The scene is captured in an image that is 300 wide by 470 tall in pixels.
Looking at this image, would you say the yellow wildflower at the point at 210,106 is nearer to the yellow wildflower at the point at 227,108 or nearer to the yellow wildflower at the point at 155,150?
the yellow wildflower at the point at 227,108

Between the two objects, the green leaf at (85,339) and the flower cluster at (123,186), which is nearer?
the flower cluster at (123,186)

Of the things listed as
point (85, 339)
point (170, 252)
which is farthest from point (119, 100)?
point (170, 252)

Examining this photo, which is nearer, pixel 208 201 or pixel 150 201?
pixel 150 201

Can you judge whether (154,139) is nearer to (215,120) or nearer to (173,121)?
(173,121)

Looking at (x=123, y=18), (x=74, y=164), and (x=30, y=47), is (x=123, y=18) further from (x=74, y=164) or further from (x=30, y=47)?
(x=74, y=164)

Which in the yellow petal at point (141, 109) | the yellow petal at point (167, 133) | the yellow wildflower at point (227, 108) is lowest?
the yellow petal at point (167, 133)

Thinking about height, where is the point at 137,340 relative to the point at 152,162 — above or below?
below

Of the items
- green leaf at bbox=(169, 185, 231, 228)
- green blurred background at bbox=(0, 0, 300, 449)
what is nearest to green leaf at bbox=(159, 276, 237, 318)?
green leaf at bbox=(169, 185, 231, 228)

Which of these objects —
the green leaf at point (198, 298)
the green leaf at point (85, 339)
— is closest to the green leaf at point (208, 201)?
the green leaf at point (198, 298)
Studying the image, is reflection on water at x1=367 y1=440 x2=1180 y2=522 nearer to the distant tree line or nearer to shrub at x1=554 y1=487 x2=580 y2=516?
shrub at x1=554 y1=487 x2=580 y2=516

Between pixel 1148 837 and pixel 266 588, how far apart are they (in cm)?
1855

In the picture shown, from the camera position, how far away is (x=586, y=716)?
________________________
*TWOJE ZADANIE*. Zamień w całym powyższym listingu „Looking at” na „Viewing”. Resztę tekstu przepisz bez zmian.

*ROZWIĄZANIE PISEMNE*.
The scene is captured in an image that is 300 wide by 470 tall in pixels.
Viewing this image, would you say the yellow wildflower at the point at 210,106 is nearer to the yellow wildflower at the point at 227,108 or nearer to the yellow wildflower at the point at 155,150?
the yellow wildflower at the point at 227,108

Between the two objects, the green leaf at (85,339) and the flower cluster at (123,186), which is nearer?
the flower cluster at (123,186)

Of the things listed as
point (85, 339)
point (170, 252)
which is farthest from point (119, 100)?
point (170, 252)

Examining this photo, which is nearer, pixel 208 201 or pixel 150 201?
pixel 150 201

Can you judge whether (154,139) is nearer to (215,120) or nearer to (173,121)?
(173,121)

Viewing (x=123, y=18), (x=74, y=164), and (x=30, y=47), is (x=123, y=18) further from (x=74, y=164) or further from (x=30, y=47)?
(x=74, y=164)

Which in the yellow petal at point (141, 109) | the yellow petal at point (167, 133) | the yellow wildflower at point (227, 108) is lowest?
the yellow petal at point (167, 133)

Thinking about height, where is the point at 137,340 relative to the point at 152,162 — above or below?
below

Of the items
- green leaf at bbox=(169, 185, 231, 228)
- green blurred background at bbox=(0, 0, 300, 449)
what is nearest to green leaf at bbox=(159, 276, 237, 318)?
green leaf at bbox=(169, 185, 231, 228)

Which of these objects —
the green leaf at point (198, 298)
the green leaf at point (85, 339)
— is closest to the green leaf at point (208, 201)?
the green leaf at point (198, 298)
Studying the image, is reflection on water at x1=367 y1=440 x2=1180 y2=522 nearer to the distant tree line or nearer to shrub at x1=554 y1=487 x2=580 y2=516?
shrub at x1=554 y1=487 x2=580 y2=516

Between pixel 1148 837 and pixel 266 588, how far apart are they (in cm)?
1855

In the picture shown, from the camera position, how far away is (x=586, y=716)?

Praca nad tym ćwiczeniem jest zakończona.